Inscriptions in Latin appear after 200 AD when the region became part of the Roman sphere of influence and later the Roman Empire.
= Hellenistic political organisation
=In describing the Hellenistic political organisation of the Amantes, until recently scholars have hesitated to recognize the existence of a koinon of the Amantes, and they have spoken rather of Amantia as a City-State on the model of Greek colonial cities. The existence of a koinon of the Amantes (AMANTΩΝ) is strongly supported by Greek inscriptions from the 3rd-1st centuries BCE, which were recently discovered within the Illyrian tribal territory of the Amantes, in particular the inscription of Matohasanaj, which attests to the function of the figure of peripolarchos (Ancient Greek: περιπολάρχος). The role of this figure was to preside over the peripoloi to ensure the security of the state borders. Until the finding of the Matohasanaj inscription this function was known in this area only for the koinon of the Bylliones. The fortress of Matohasanaj where the inscription was found is located on the eastern border of the territory of the Amantes, in a strategic position between southern Illyria and Epirus, bordering the koinon of the Chaonians.
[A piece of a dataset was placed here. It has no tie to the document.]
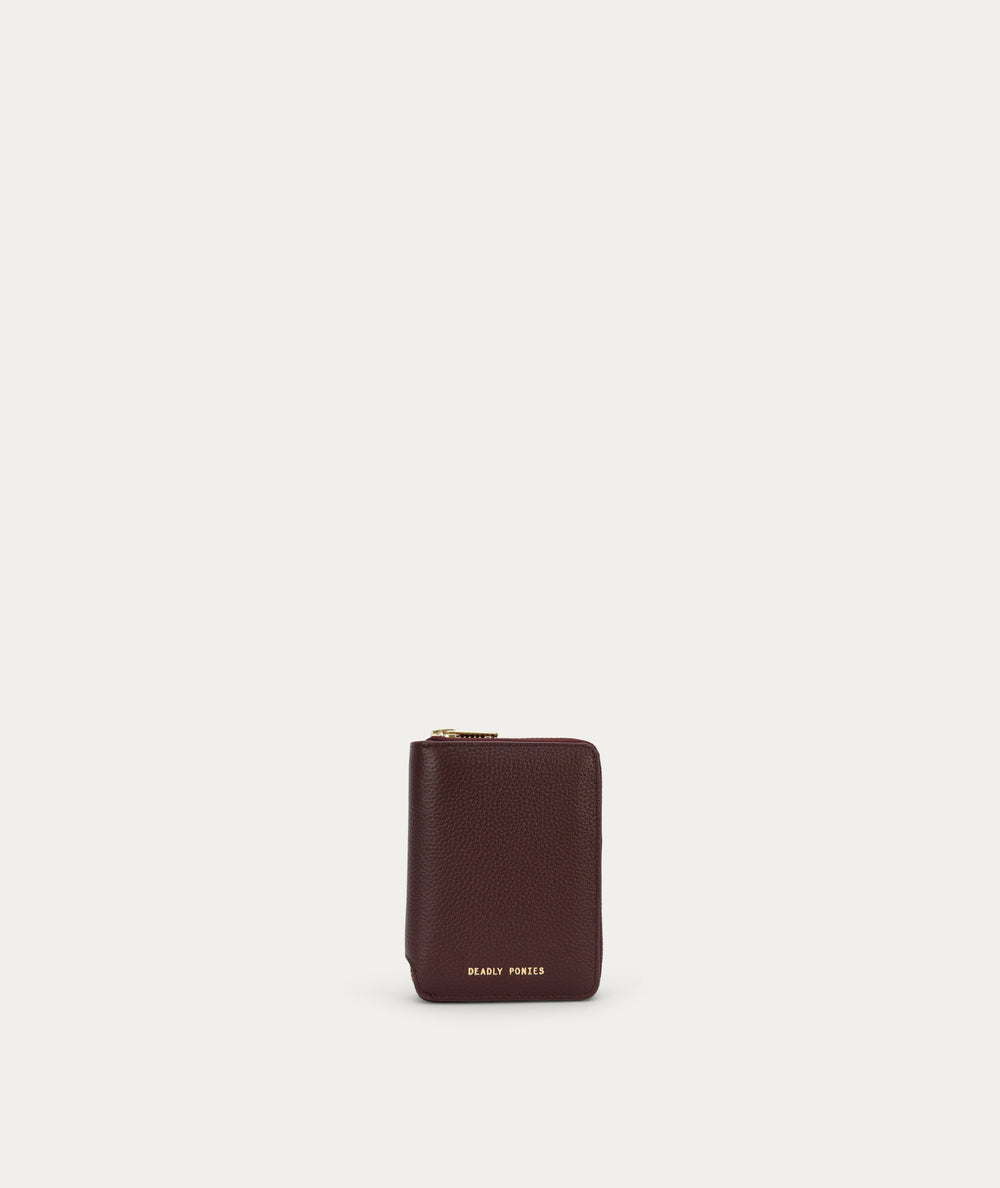 Mini Wallet - Dark Cherry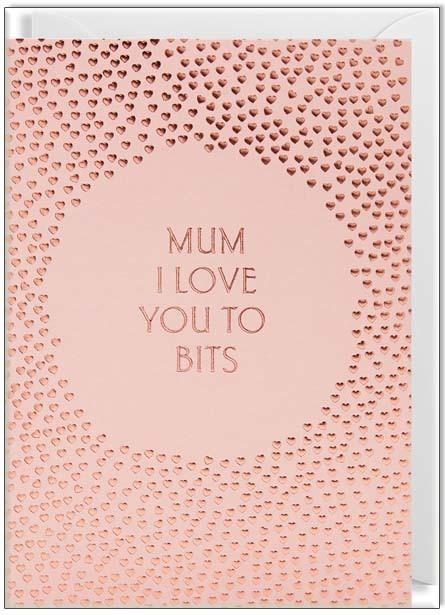 Waterlyn Card Mum I Love You To Bits Cards and Wrap Waterlyn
Through the intermediary of the Greek colonies, in particular of Apollonia the institution of the peripoloi spread in the neighboring indigenous communities, among the Balaïites, the Bylliones as well as the Amantes, providing evidence for the adoption of an ephebia similar to that of the Greeks.
According to Lippert and Matzinger (2021) Amantia was the seat of the Illyrian tribe of the Amantes, and according to them, like the other Illyrian cities, Amantia was not a Greek-style polis. The koinon of the Amantes and the koinon of the Bylliones are today considered to have been the most notable Illyrian koina, organized in a manned similar to the Koinon of the Epirotes.
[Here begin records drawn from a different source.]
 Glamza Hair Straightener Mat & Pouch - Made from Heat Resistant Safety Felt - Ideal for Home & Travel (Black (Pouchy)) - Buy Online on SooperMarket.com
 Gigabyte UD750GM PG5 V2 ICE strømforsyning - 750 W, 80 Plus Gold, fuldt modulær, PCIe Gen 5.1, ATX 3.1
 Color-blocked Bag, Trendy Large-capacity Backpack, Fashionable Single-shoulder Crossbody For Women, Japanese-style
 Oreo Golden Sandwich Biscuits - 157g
The community of the Amantes seceded from the Epirote state only at the moment of the fall of the monarchy. At the time of Pyrrhus, his son Alexander II and his descendants, Epirus was still strong and controlled both southern Illyria in the north and part of Acarnania in the south. In this context it is no wonder that the bronze coins of Amantia, starting from 230 BCE, used symbols of the Epirote tradition with which the inhabitants of the city were accustomed, and only the legend on the coins was changed from ΑΠΕΙΡΩΤΑΝ (of the Epirotes) to ΑΜΑΝΤΩΝ (of the Amantes), both written in Greek letters. At the same year Amantia joined the Koinon of the Epirotes.
Taking into account archaeological and historical considerations, the city of Olympe should have been founded in the ethnic context of the Amantes, but later it was organized as a proper polis turning away from its ethnic context. The dissociation from the ethnic to the polis coincided with Philip V of Macedon's conquest of a number of cities in Illyria.